I don't know if this is really true. Many desktops are shared (e.g. by members of a family). And of course data centre machines are shared by multiple users, although often those users are all using processes operating using the same OS credentials.
Wouldn't it be interesting if processes running on my behalf within Facebook or HN couldn't access other users' private data, rather than relying on the programmers at FB or HN to get it right?
I think desktop-style devices are going more in the direction of being personal. And where they aren't, probably in the majority of cases you don't want the OS to mediate access poorly. I'm not saying that there aren't any counterexamples, though.
What you say about running processes "on behalf of you" is really quite interesting. There is no reason you should trust the application programmer to get it right, yet that's what the OS currently gives -- you can run your db as user "db" and httpd as user "httpd", but it doesn't do much good in terms of the actual user. So, some radical thinking is required. The editor of ;login: actually tried to point me in the direction you mention when we were working on the article, but I couldn't formulate clear enough thoughts on the subject to include in the article. Maybe someone else here has already thought about it and can put it into writing?
> I think desktop-style devices are going more in the direction of being personal.
For many people you're probably right. I do think that there's tremendous value in segmenting out one's various personæ. There's no particularly good reason why I should give a binary game blob access to the same user data that contains my financial data, passwords &c.
A finer-grained system would be nice, no doubt, but OS users are pretty time-tested.
> Maybe someone else here has already thought about it and can put it into writing?
Well, in principle capabilities systems can do a lot of this already. As myself, I can give a capability to a server, and it can use that capability to execute work on my behalf; once I've received the result, I can (presumably) revoke that capability. Capabilities can even be used to implement filesystems: my process might have a filesystem root capability, which permits it to see a single directory, which is itself a list of capabilities to directories and files, &c. Pretty neat stuff.
There's been some interesting work with capabilities done in EROS, its successor Coyotos & Tahoe-LAFS.
> A finer-grained system would be nice, no doubt, but OS users are pretty time-tested.
Mmmhmm. From what I understand, Android runs each Android application on the system as its own user and handles application permissions by making each permission its own group. Linux's user isolation is pretty good.
Other than lack of manpower and lack of interest, there's no reason why a Linux distro couldn't put in the medium-to-large amount of work it would take to make wrappers to do similar things for their most popular Linux applications. :)
Anyone who's ever nervously handed their kid their phone so the kid could play Angry Birds for a bit can tell you why Android's method of handling users isn't perfect.
That's why it's great that Android supports multiple users on a phone.

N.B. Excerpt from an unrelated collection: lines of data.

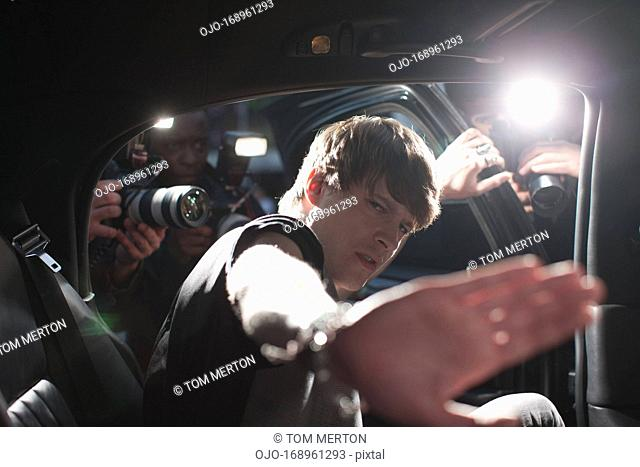 Celebrity blocking photo in backseat of limo
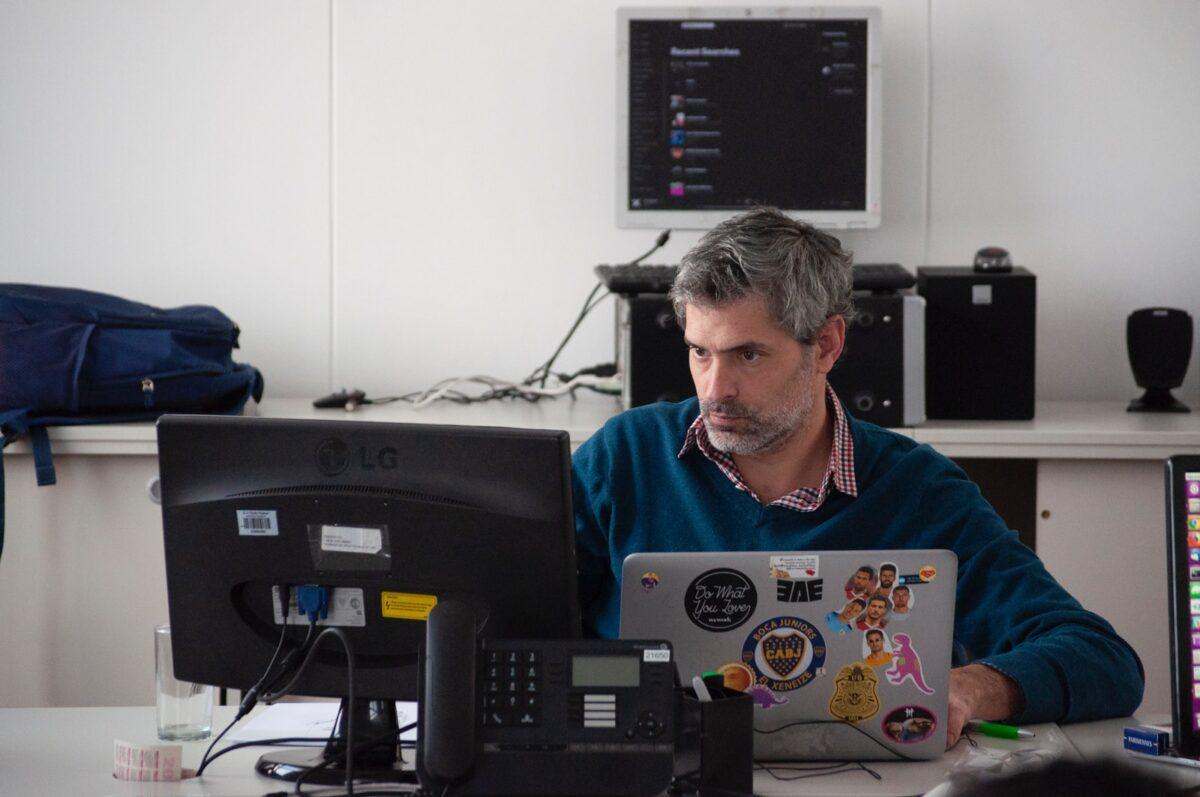 man sitting beside desk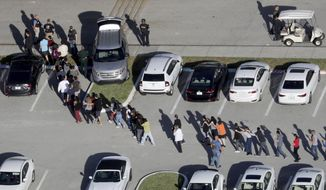 FILE - In this Feb. 14, 2018, file photo, students are evacuated by police from Marjory Stoneman Douglas High School in Parkland, Fla., after a shooter opened fire on the campus. Modern technology has enabled real-time reaction, support and calls for action during deadly mass shootings in the U.S. Live video of the Florida shooting showed survivors under desks while others live-tweeted messages to the survivors. (Mike Stocker/South Florida Sun-Sentinel via AP, File)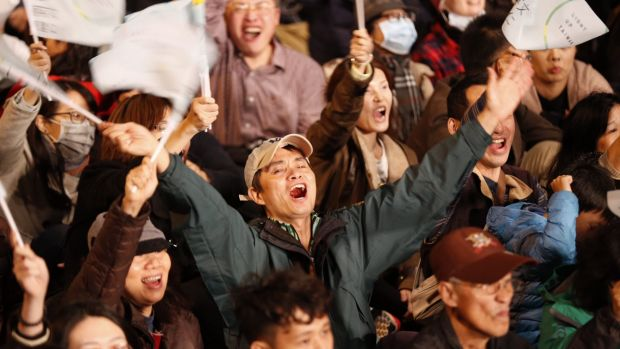 Jubilant scenes at the Democratic Progressive Party headquarters in Taipei as early numbers suggested Tsai Ing-wen was ...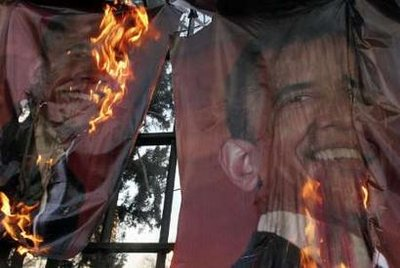 Hardline demonstrators burn posters of U.S. President-elect Barack Obama, during a demonstration in support of the people of Gaza, in front of the Swiss Embassy in Tehran January 13, 2009. (Reuters)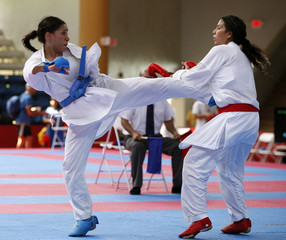 Mendoza of Mexico kicks Urango of Colombia during the 55kg karate finals of the Central American and Caribbean Games in Hormigueros city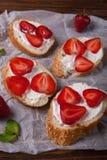 Toast oder bruschetta mit Erdbeeren auf Frischkäse auf hölzernem Hintergrund Stockfotografie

Setting up a guest user is easy, and setting up a dedicated user is only slightly less so.
The folks at genode.org are also relying on capabilities for the system. Maybe they have some ideas on how to relate it to application/service programming, and more importantly, how to get from current reality to "good enough"?
I think the last two paragraphs of "Conclusions" are the most interesting part of the thesis.
I think the confusing thing is that in a typical unix system we have the same separation for users of processes and users of the physical device. In the physical world, maybe the user-abstraction should be something physical? Maybe the OS should not handle physical users, but instead every physical user brings their own storage area protected by symmetric encryption (either in the form of a USB/memory-stick or a separate partition on a hardrive)? That would be a concept that more would resemble how we think of personal belongings in the real world. Just like I can share an electric tooth brush but I bring my own brush head.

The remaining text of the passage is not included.